Court Opinion

ID: 5606118
Source: CourtListenerOpinion
Date Created: 2022-01-11 03:43:56.549983+00
Date Added: 2024-06-11T08:36:56.927142
License: Public Domain

Russell, J.
If the evidence points to the defendant’s guilt of any offense, it is that of selling intoxicating liquor, of which the recorder’s court has no jurisdiction, because the State courts alone .have cognizance of this offense. Moran v. Atlanta, 102 Ga. 840 (30 S. E. 298).

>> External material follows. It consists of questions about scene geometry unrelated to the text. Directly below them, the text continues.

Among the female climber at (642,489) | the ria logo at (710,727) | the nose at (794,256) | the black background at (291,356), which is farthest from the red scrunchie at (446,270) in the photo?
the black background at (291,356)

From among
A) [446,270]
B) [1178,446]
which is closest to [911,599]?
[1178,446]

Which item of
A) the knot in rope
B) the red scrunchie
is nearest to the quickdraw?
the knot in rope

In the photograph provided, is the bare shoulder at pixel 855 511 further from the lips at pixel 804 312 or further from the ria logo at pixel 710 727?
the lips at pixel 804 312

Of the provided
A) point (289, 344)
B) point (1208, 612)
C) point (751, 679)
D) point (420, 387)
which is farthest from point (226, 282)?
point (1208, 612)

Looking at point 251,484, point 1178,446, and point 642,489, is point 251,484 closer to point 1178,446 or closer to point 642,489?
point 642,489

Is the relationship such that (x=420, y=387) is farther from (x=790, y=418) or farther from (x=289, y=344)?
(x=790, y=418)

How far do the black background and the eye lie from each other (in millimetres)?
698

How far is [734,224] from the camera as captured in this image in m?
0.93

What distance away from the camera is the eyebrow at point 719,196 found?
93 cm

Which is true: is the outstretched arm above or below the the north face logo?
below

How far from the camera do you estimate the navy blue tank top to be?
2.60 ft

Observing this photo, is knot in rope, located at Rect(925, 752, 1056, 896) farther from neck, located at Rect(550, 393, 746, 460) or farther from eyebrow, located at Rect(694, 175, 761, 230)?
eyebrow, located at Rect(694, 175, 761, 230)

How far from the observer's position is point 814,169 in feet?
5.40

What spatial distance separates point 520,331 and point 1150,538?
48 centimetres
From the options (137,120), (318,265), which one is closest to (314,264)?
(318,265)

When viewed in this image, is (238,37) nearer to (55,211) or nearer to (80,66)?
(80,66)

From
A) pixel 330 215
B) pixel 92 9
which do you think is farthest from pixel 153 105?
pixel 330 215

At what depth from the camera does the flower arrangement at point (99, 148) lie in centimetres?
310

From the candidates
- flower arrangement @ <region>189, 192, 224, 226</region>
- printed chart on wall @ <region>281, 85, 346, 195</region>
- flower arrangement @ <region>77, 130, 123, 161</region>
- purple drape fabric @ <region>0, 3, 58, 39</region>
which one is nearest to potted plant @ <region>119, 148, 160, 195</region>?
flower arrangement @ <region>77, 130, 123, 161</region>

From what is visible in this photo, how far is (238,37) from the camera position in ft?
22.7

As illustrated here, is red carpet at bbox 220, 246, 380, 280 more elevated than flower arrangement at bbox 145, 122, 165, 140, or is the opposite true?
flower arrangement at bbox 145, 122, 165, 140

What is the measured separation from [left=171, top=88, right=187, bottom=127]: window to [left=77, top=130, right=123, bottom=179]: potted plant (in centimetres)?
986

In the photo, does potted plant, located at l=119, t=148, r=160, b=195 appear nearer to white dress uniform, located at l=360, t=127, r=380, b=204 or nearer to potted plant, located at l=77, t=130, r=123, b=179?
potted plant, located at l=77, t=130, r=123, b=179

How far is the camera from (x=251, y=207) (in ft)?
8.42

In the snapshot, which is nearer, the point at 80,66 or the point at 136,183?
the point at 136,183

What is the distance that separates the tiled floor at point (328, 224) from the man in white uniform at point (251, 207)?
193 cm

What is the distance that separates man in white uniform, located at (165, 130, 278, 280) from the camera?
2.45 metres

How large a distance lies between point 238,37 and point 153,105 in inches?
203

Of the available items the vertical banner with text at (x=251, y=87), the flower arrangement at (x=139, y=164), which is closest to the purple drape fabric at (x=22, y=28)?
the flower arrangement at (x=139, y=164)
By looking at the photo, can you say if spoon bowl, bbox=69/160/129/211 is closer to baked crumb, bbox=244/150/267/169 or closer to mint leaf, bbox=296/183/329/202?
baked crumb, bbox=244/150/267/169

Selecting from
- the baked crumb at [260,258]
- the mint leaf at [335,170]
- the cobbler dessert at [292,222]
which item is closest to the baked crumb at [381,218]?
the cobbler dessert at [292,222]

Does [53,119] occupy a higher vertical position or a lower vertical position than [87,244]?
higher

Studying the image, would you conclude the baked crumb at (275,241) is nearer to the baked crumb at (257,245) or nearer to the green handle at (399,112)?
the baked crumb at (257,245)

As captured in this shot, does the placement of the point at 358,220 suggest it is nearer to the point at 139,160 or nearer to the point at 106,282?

If there were circumstances indicating that the accused had been in possession or control of the liquor in question, the evidence of an illegal sale might be sufficient to support the inference that he was keeping it for sale in violation of a municipal ordinance; but there being no such evidence in the record, and, on the contrary, the only testimony upon that branch ■of the case being to the effect that the whisky was in fact obtained from one other than the defendant, upon the street and not upon the premises of the defendant, the evidence is insufficient to authorize conviction; and the judge of the superior court erred in overruling the •certiorari. The slight circumstance which connected the accused with the alleged sale (and in this case the conclusion that the liquor was kept for sale must depend on proof of a sale) did not exclude every •other reasonable hypothesis than that the one pint of whisky which was found, partly consumed, in the defendant’s house, was kept for the purpose of illegal sale. . Judgment reversed.